Esports became an official sport in Ukraine. What does it mean?

8 min read
Oleg Krot: “The official status of esports allows for dispelling myths about the ‘non-seriousness’ of the industry.”

Managing Partner of the esports media holding WePlay Esports Oleg Krot talked with Суспільне about the meaning of the industry’s new status.

On September 7, Ukraine recognized esports as an official sport at the legislative level. The decision was taken by a majority of votes at a meeting of the Commission for the Recognition of Sports of the Ministry of Youth and Sports.

Numerous local and foreign media outlets, as well as civil servants, wrote about this event. The industry representatives also shared their opinions on the importance of the new status of esports. Oleg Krot, Managing Partner of the esports media holding WePlay Esports and board member of the Ukrainian Professional Esports Association, also joined the discussion. 

In an interview with Cуспільне, Oleg assumed how this decision might influence further esports growth as well as operations of organizations, tournament operators, teams, and other industry players.

What does this step mean for the esports scene in Ukraine in general, and for WePlay Esports in particular?
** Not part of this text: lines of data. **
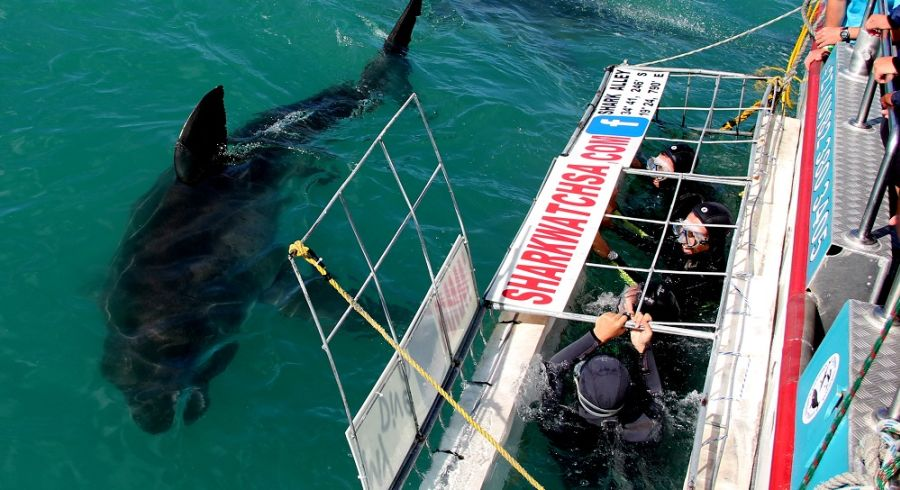 Enchanting Travels - South Afria Tours - Overberg - Birkenhead House - Shark diving 2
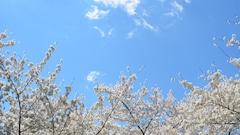 En avril, on écoute des airs printaniers de Frederick Delius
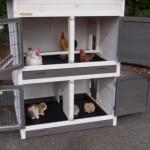 Hühnerstall Kaninchenstall Double Medium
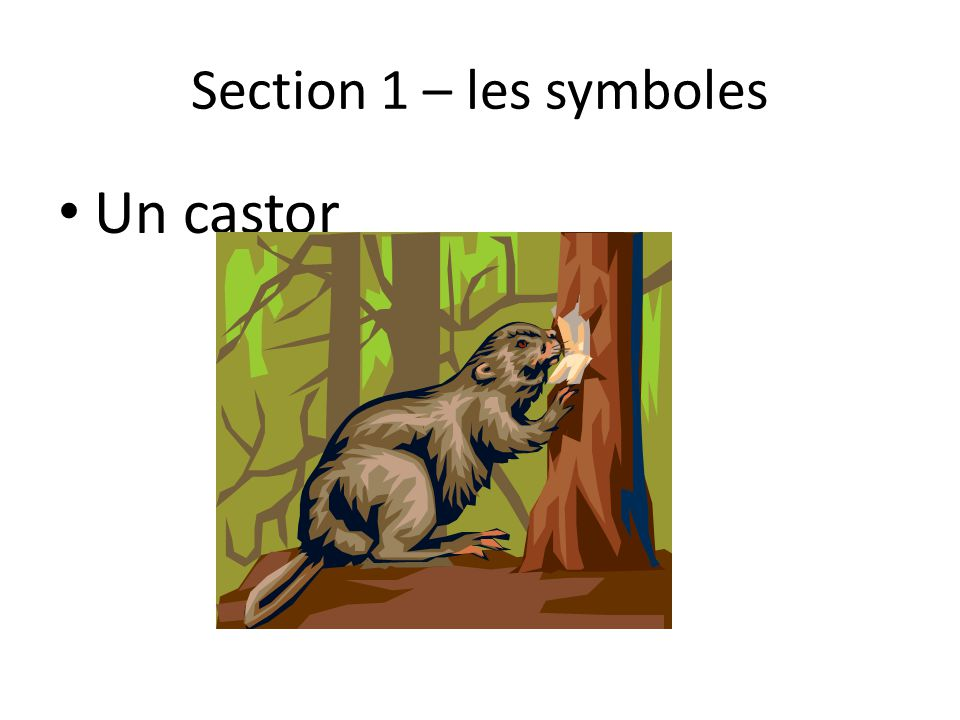 Section 1 – les symboles Un castor
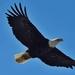 mature bald eagle by mjalkotzy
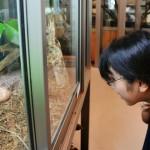 Посетительница рассматривает ящерицу в «Кафе с рептилиями». 11-е августа 2011 г.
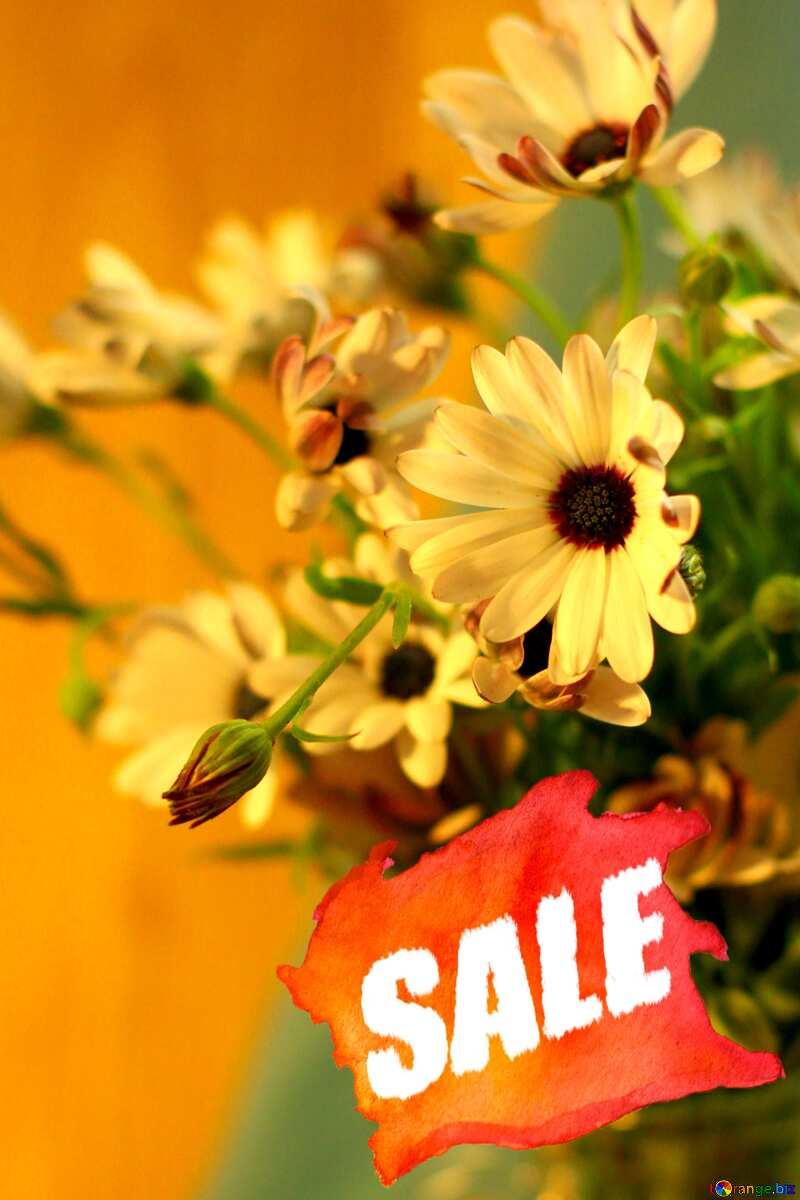 Beautiful autumn bouquet sale store shop banner №46861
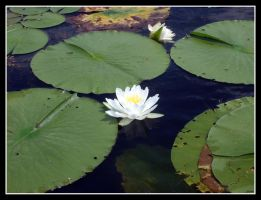 Lillypad by MillerTime30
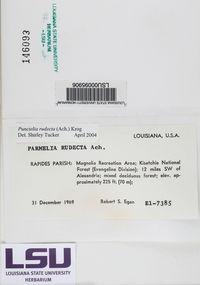 Punctelia rudecta image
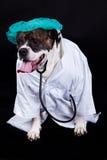 American bulldog on black background doctor dog concept phonendoscope Royalty Free Stock Photo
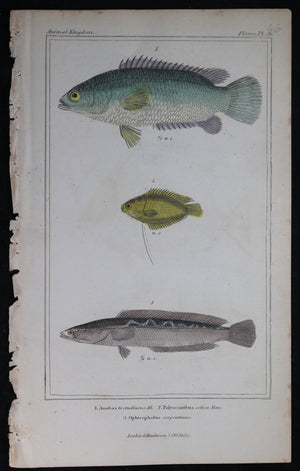 Engraving of three fish from Cuvier's 'Animal Kingdom (1834-7) #4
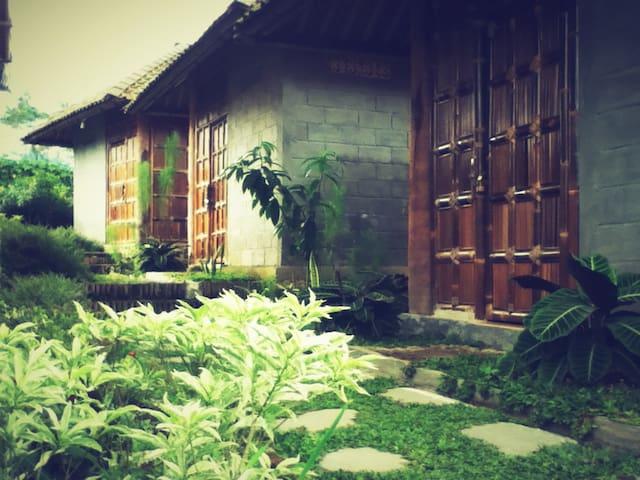 Pondok Bamboo Sendangsari, Dieng - Wonosobo - Blockhütte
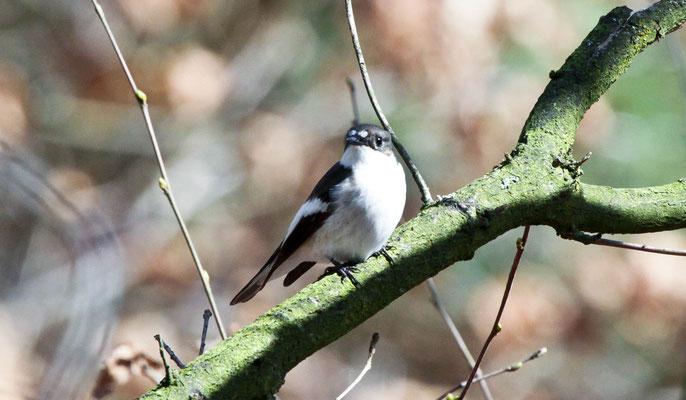 bonte vliegenvanger   Ficedula hypoleuca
I believe that the recognition of esports at the legislative level is a great reputational victory for the esports community. What is the practical significance of this decision? The status of an official sport, first of all, gives a chance for the representatives of the industry to start a dialogue with the government. 

Possible benefits may include financial and informational support for tournaments and other events, grants for training for talented beginners and further development for professionals, or the opening of municipal computer clubs at the request of the community of a town or district.

Regarding the positioning of esports in society, for tournament operators and esports holdings such as WePlay Esports, teams, or match commentators, the official status of the industry provides an opportunity to talk about their activities to a wide audience and dispel stereotypes about the “non-seriousness” of esports. Numerous non-core media have already written about this decision.

But today, we can only guess how this move will affect the industry. Time will tell.

What changes will WePlay Esports have as a tournament organizer after the official recognition of esports? Will this somehow facilitate the process of obtaining permits or, conversely, will it create new bureaucratic rules?

With the official recognition of esports, entry visas for esports players may appear similar to those which are given to football or hockey players. So, team members, coaches, or accompanying specialists will have a transparent reason to apply for a visa to the embassy and spend as much time in our country as they need to prepare and participate in the tournament.  

Other legal benefits may include the import of equipment (cameras, lighting, screens, etc.), a faster and easier process of obtaining permits for the construction of esports arenas, or the lease of state-owned locations.

I heard the opinion that the rapid development of semi-professional and amateur esports scenes in Ukraine will begin with the official status. Does WePlay Esports see a prospect in this direction, or do you plan to work more actively with amateurs?

Such developments are quite possible. Currently, most of the funds are allocated for the development of the professional scene: the same players play in teams. At the same time, for gamers who are willing to invest their soul and spend time on development, esports organizations remain out of reach. And in order for the industry to develop, it is important that new promising players join it.

WePlay Esports is working to build an ecosystem that has space, money, and support for both the professional and semi-professional scene. Not to mention those who are just interested in esports. By ecosystem, I mean tournaments, leagues, and the WePlay! Tournament Platform, which allows amateurs to compete with other players and gradually get closer to the level of professionals.

As a company, we are ready to offer actions to our government that will help young people who are interested in competitive gaming to try themselves in this field. We are talking about lectures, workshops with professional players and competition commentators, participation in TV-shows to promote the industry, a school for esports commentators and analysts, the creation of leagues based on universities, and more.